Alors elle secoua simplement la tête, et Maighdin s’inclina sur sa selle et éloigna sa jument rouanne d’Hirondelle, assez loin pour ne pas s’immiscer dans son intimité, mais suffisamment près pour que Faile n’ait pas à élever la voix pour l’appeler. La femme de chambre aux cheveux d’or pleine de dignité s’était révélée aussi compétente et stylée que Faile l’avait espéré. Du moins l’était-elle devenue après avoir appris que, quelle que soit leur situation auprès de leur ancienne maîtresse, Lini était la première de sa domesticité, et qu’elle n’hésitait pas à se servir de son autorité. Curieusement, il avait quand même fallu une séance de verges, mais Faile feignait de ne pas le savoir. Seule une imbécile humiliait ses servantes. Il y avait toujours le problème de Maighdin et Tallanvor, bien sûr. Elle était certaine que Maighdin partageait son lit, et si elle en avait la preuve, elle les marierait, dût-elle lâcher Lini sur eux. Enfin, cela n’avait guère d’importance et ne devait pas gâcher sa matinée.

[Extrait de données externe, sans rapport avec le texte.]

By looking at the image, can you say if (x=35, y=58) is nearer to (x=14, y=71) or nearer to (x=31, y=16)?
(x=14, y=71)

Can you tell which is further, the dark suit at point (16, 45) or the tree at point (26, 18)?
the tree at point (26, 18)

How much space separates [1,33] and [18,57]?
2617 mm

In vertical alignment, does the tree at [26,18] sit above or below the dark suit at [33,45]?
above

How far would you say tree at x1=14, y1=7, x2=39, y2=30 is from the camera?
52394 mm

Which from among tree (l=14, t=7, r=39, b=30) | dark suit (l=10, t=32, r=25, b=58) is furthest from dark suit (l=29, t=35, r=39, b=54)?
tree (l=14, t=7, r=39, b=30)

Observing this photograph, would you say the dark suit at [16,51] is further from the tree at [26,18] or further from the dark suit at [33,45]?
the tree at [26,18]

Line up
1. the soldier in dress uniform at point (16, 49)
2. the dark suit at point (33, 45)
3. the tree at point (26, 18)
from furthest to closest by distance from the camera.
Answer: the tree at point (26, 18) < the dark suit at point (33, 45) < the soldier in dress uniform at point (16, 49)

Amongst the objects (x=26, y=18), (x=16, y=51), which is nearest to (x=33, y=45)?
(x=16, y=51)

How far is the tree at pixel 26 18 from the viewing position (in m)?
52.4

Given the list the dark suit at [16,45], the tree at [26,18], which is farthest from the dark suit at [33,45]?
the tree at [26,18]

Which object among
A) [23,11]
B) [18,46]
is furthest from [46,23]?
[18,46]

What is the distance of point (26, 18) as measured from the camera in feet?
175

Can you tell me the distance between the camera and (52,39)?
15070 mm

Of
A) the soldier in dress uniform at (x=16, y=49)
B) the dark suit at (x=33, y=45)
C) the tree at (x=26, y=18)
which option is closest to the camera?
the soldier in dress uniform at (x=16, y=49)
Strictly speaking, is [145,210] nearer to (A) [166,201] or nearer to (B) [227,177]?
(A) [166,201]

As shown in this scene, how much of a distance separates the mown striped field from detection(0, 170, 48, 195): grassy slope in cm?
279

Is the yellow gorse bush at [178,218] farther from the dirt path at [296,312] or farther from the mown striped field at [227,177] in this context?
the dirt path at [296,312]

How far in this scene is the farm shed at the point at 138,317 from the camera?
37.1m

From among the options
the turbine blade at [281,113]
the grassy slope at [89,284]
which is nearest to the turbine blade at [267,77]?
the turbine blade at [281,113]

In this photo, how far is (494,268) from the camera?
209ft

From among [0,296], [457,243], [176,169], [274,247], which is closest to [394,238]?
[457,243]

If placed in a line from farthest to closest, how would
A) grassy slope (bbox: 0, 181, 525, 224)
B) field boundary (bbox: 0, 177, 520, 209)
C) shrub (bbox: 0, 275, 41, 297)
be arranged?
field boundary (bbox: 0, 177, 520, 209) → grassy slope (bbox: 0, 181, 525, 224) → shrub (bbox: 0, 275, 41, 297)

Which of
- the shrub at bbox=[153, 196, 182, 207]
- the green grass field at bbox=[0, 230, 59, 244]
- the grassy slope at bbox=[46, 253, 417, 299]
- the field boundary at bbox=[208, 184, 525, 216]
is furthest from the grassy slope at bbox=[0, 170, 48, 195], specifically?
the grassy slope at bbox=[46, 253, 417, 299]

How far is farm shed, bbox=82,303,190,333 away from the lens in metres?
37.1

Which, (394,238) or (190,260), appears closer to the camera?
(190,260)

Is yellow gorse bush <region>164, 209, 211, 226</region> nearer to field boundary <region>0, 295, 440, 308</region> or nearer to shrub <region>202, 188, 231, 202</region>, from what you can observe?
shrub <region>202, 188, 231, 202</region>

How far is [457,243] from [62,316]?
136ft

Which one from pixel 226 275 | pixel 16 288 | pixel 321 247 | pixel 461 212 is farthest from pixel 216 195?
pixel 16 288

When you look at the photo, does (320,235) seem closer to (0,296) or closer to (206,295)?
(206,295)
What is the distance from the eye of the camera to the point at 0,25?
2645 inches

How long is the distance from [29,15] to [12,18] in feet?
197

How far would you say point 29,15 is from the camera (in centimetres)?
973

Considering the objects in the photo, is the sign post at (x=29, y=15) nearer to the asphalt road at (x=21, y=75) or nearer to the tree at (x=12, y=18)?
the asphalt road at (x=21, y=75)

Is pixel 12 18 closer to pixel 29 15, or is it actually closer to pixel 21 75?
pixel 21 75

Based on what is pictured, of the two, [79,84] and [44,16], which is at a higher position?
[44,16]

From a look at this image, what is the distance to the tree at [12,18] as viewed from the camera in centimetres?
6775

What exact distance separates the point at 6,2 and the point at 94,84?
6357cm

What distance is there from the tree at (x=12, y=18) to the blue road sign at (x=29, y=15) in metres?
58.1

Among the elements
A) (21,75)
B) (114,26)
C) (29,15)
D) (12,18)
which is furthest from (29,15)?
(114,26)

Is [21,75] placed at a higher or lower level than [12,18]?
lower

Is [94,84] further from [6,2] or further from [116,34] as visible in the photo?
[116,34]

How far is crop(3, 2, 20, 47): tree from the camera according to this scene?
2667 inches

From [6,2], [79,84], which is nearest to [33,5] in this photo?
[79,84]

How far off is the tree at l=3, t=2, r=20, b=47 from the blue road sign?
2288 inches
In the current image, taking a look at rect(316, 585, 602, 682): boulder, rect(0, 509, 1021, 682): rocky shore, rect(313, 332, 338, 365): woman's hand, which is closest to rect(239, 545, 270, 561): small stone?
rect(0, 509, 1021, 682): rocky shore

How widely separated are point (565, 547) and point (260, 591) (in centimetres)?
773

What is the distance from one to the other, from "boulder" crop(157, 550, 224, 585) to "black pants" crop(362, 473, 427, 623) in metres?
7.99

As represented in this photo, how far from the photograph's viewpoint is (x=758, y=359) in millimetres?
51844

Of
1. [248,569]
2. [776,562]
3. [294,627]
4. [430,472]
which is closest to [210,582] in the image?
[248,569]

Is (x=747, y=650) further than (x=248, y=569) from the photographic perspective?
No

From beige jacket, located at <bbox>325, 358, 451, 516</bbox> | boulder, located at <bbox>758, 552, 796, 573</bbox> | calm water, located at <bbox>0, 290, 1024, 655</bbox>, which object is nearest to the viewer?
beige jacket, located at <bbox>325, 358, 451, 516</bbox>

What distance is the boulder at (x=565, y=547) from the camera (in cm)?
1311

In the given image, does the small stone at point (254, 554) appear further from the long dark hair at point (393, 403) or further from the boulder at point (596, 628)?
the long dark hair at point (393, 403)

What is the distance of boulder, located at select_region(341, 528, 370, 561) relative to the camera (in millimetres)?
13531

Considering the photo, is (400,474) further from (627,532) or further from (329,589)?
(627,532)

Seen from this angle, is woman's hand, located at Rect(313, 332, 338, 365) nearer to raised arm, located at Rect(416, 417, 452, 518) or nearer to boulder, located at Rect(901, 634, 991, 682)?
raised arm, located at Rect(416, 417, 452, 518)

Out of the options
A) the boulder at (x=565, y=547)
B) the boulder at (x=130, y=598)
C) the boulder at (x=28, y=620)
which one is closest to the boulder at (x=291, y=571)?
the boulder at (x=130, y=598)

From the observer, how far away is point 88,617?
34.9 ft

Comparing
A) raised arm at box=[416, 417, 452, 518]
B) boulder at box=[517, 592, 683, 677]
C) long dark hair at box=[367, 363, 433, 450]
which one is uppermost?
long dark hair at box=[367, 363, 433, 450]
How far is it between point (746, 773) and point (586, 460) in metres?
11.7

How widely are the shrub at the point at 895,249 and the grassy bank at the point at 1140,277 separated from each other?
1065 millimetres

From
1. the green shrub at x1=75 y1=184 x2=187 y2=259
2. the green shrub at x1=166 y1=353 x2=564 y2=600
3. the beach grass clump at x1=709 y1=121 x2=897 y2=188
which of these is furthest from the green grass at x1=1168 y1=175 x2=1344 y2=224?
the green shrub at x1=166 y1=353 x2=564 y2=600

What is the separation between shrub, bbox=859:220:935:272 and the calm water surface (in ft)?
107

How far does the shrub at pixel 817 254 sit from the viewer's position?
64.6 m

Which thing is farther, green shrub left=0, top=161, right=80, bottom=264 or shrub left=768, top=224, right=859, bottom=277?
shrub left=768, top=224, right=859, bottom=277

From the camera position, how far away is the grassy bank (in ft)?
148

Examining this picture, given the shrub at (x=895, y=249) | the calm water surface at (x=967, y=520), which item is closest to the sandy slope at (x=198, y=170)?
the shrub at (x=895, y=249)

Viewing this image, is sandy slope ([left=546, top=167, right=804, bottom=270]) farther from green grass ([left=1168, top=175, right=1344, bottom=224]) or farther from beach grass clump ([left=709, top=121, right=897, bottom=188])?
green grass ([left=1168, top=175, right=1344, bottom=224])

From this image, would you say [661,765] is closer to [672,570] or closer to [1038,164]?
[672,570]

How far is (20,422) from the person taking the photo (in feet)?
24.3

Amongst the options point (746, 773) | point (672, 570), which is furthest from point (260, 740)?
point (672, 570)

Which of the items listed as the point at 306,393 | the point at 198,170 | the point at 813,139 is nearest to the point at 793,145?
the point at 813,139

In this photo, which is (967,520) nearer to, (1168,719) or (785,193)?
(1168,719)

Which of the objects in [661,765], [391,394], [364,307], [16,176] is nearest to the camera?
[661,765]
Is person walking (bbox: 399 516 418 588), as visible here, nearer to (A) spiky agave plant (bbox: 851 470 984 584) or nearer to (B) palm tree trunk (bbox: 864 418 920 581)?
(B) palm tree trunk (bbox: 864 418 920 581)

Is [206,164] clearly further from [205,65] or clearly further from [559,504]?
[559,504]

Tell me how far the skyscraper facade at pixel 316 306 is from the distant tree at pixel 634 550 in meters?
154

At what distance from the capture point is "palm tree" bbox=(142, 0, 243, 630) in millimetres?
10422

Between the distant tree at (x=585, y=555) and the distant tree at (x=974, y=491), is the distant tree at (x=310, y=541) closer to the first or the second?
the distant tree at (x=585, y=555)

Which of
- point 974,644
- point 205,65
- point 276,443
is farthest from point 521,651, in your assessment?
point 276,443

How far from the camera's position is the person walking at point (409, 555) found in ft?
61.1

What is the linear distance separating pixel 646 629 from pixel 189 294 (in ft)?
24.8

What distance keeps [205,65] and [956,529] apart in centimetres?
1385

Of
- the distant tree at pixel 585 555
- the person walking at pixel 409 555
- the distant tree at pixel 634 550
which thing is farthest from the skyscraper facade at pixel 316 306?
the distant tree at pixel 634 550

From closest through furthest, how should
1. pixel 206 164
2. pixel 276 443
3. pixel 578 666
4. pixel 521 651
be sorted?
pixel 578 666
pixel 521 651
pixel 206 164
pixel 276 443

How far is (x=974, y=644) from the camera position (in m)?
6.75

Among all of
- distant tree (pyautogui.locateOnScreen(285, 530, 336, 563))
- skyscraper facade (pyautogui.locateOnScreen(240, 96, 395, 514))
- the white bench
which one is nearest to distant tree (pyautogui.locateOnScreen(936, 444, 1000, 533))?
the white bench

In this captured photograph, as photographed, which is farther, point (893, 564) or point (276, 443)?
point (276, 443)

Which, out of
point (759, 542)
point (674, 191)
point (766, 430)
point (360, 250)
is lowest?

La chasse au faucon était une idée d’Alliandre. Faile avait approuvé cette promenade dans la forêt clairsemée, où la neige recouvrait le sol d’un tapis vallonné et s’accumulait en couches épaisses sur les branches nues. Le vert des arbres qui avaient encore leurs feuilles semblait plus éclatant. L’air était vif et sentait le printemps.
Bain et Chiad avaient insisté pour l’accompagner. Elles étaient accroupies non loin, shoufa enroulée sur la tête, et elles la regardaient, l’air mécontent. Sulin aurait voulu venir avec les Vierges au grand complet, mais avec toutes les histoires qui couraient sur les déprédations commises par les Aiels, tous les Amadiciens fuyaient ou portaient la main à leur épée à la seule vue d’un Aiel. Il devait y avoir une part de vérité dans ces histoires, sinon ils n’auraient pas été aussi nombreux à reconnaître un Aiel. La Lumière seule savait qui ils étaient et d’où ils venaient. Pourtant, même Sulin affirmait que, qui fussent-ils, ils s’étaient déplacés vers l’est, peut-être jusqu’en Altara.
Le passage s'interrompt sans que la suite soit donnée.